## Begin Records for this exercise

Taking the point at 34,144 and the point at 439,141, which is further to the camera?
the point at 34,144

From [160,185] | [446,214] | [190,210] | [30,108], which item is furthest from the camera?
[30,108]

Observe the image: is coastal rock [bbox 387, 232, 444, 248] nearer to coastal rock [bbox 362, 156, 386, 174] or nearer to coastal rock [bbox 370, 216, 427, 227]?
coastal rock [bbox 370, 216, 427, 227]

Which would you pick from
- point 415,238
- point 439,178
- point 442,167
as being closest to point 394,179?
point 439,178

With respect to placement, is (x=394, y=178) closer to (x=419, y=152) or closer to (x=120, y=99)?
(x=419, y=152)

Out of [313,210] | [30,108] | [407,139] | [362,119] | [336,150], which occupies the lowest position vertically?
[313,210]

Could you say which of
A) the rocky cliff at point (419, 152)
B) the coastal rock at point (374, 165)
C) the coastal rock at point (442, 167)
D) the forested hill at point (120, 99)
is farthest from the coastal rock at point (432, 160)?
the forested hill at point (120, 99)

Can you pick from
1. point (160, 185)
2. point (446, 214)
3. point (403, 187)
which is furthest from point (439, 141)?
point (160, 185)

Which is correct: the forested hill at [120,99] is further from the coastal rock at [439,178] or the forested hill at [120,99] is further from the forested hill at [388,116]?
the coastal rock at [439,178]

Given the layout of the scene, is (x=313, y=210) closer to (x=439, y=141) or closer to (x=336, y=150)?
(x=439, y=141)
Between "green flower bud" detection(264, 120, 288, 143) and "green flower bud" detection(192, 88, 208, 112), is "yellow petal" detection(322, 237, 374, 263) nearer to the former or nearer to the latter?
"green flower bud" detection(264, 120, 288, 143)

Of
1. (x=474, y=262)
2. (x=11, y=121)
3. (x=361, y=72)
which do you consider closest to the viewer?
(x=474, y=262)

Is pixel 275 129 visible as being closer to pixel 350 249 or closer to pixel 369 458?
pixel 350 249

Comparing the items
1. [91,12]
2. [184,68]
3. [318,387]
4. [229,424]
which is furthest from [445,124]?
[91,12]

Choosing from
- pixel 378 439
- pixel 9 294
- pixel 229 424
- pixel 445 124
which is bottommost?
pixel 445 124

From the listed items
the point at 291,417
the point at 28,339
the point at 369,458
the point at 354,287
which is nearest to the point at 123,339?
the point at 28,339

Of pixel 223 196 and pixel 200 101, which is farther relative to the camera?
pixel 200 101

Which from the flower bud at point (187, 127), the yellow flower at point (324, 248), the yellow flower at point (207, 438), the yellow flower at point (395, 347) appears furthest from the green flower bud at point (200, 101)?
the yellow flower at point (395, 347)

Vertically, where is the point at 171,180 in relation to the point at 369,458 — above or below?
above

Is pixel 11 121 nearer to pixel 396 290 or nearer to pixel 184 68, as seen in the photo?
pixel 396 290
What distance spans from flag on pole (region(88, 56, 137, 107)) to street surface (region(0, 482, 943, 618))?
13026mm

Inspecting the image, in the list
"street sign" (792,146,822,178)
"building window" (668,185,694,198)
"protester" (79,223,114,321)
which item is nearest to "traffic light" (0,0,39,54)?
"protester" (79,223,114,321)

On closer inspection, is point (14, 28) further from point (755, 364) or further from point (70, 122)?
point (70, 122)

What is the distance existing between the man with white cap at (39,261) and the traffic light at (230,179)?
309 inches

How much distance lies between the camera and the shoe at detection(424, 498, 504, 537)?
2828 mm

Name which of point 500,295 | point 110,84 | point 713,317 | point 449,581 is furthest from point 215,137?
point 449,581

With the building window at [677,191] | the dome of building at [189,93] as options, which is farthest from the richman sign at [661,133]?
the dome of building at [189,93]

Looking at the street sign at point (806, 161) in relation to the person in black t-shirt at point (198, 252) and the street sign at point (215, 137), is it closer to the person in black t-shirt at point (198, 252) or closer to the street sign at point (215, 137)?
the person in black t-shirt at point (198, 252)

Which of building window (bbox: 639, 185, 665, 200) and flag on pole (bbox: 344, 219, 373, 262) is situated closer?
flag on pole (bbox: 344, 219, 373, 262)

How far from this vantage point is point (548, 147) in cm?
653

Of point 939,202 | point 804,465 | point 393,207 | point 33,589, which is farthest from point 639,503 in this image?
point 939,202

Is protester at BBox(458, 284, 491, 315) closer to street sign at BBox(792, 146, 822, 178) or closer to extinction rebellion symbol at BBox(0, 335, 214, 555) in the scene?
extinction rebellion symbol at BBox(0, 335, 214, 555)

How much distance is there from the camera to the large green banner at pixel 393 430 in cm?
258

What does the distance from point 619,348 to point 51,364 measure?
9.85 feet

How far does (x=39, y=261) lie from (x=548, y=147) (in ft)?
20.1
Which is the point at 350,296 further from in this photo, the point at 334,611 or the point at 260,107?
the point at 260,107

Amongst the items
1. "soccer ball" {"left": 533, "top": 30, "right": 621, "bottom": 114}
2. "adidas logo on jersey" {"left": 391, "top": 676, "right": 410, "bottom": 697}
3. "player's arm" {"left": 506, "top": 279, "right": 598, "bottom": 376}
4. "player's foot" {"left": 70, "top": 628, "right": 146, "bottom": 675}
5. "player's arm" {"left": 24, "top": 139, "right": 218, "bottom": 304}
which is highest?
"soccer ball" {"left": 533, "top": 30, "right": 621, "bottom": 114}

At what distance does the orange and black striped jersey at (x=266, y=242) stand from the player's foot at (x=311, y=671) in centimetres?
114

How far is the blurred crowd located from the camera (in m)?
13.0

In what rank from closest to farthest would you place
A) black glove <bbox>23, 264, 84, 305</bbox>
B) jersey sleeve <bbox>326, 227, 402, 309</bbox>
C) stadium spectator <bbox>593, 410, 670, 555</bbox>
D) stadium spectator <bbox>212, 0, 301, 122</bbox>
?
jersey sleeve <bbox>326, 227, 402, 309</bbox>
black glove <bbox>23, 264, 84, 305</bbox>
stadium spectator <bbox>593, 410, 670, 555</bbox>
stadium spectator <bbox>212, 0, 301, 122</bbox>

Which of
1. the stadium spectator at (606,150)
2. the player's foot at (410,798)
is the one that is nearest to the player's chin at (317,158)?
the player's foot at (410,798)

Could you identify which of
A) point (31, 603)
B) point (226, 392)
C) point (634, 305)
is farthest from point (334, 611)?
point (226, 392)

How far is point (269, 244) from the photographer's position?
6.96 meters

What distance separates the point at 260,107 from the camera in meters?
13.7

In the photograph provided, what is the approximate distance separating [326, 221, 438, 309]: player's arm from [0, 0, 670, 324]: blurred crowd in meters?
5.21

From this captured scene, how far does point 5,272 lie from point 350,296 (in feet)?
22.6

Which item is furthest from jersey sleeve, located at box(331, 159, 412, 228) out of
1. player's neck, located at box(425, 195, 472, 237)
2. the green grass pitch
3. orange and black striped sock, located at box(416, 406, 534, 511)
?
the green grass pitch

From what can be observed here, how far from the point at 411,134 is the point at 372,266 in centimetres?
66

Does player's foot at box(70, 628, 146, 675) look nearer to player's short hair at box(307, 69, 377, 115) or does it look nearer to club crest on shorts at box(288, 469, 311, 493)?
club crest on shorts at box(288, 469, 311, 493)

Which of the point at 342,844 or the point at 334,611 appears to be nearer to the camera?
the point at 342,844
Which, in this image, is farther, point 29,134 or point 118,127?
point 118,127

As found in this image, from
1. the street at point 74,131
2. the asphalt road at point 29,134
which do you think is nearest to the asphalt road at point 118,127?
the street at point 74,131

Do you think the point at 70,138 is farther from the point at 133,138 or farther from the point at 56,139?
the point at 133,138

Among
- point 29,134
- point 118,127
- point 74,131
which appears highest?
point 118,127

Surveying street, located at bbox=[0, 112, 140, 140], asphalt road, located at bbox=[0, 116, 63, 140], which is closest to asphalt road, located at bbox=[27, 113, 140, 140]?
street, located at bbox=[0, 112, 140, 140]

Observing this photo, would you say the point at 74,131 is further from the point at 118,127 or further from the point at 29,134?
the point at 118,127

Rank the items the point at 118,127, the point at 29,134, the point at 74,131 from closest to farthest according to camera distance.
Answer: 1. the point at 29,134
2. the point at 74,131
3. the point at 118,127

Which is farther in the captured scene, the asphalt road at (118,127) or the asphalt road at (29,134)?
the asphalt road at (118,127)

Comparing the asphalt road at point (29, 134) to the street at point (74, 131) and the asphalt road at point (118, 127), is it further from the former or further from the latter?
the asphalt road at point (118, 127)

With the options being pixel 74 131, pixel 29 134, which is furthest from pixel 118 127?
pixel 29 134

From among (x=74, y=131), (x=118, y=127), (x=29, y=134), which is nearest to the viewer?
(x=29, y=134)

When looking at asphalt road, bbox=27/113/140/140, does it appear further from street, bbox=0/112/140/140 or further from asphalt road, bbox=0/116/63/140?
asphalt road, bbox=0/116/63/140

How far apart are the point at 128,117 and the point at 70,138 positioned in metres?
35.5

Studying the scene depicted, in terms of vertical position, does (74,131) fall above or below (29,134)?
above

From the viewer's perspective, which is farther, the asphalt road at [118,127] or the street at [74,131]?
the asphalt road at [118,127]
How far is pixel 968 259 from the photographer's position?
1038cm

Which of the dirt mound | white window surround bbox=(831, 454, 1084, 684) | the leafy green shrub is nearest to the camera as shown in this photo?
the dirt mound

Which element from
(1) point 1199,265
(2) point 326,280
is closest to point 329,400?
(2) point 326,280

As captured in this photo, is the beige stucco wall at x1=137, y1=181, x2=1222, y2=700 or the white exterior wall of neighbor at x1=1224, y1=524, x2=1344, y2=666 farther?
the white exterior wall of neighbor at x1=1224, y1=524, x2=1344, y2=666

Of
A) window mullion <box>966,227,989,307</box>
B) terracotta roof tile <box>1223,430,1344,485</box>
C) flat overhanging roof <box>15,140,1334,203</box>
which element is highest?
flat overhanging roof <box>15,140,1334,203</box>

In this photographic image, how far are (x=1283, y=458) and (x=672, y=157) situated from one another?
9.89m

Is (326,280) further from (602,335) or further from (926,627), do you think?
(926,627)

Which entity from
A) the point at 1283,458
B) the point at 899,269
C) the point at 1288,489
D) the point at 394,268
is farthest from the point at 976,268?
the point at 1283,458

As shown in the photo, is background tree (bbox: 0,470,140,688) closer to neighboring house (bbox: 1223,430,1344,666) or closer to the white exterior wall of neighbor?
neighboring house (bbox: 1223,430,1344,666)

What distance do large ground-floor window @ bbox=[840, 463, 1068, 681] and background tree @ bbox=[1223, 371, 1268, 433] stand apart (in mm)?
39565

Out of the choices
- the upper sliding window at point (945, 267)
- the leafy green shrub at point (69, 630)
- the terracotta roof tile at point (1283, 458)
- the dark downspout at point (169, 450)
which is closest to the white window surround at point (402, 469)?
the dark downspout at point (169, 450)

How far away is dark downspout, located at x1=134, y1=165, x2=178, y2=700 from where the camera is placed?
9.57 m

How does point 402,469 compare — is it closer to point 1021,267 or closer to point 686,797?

## End Records for this exercise

▶ Direction
Could you quote, exactly as they appear, the line containing "As captured in" and every line after it to the end of the records above?

▶ Output of the task
As captured in this photo, is the beige stucco wall at x1=137, y1=181, x2=1222, y2=700 or the white exterior wall of neighbor at x1=1224, y1=524, x2=1344, y2=666 farther?
the white exterior wall of neighbor at x1=1224, y1=524, x2=1344, y2=666

Of
A) window mullion <box>966,227,989,307</box>
B) terracotta roof tile <box>1223,430,1344,485</box>
C) flat overhanging roof <box>15,140,1334,203</box>
which element is highest?
flat overhanging roof <box>15,140,1334,203</box>

In this photographic image, how far are (x=1283, y=458) and (x=672, y=157) situated from one another?
9.89m

Is (326,280) further from (602,335) or further from (926,627), do you think?
(926,627)

Which entity from
A) the point at 1283,458
B) the point at 899,269
C) the point at 1288,489
D) the point at 394,268
is farthest from the point at 976,268?
the point at 1283,458

As shown in the photo, is background tree (bbox: 0,470,140,688) closer to neighboring house (bbox: 1223,430,1344,666) or closer to the white exterior wall of neighbor?
neighboring house (bbox: 1223,430,1344,666)

What distance do large ground-floor window @ bbox=[840, 463, 1068, 681] and background tree @ bbox=[1223, 371, 1268, 433] stand apart (in mm)?
39565

Out of the choices
- the upper sliding window at point (945, 267)
- the leafy green shrub at point (69, 630)
- the terracotta roof tile at point (1283, 458)
- the dark downspout at point (169, 450)
which is closest to the white window surround at point (402, 469)?
the dark downspout at point (169, 450)

How far away is dark downspout, located at x1=134, y1=165, x2=178, y2=700 from where the camera is placed?
9.57 m

How does point 402,469 compare — is it closer to point 1021,267 or closer to point 686,797?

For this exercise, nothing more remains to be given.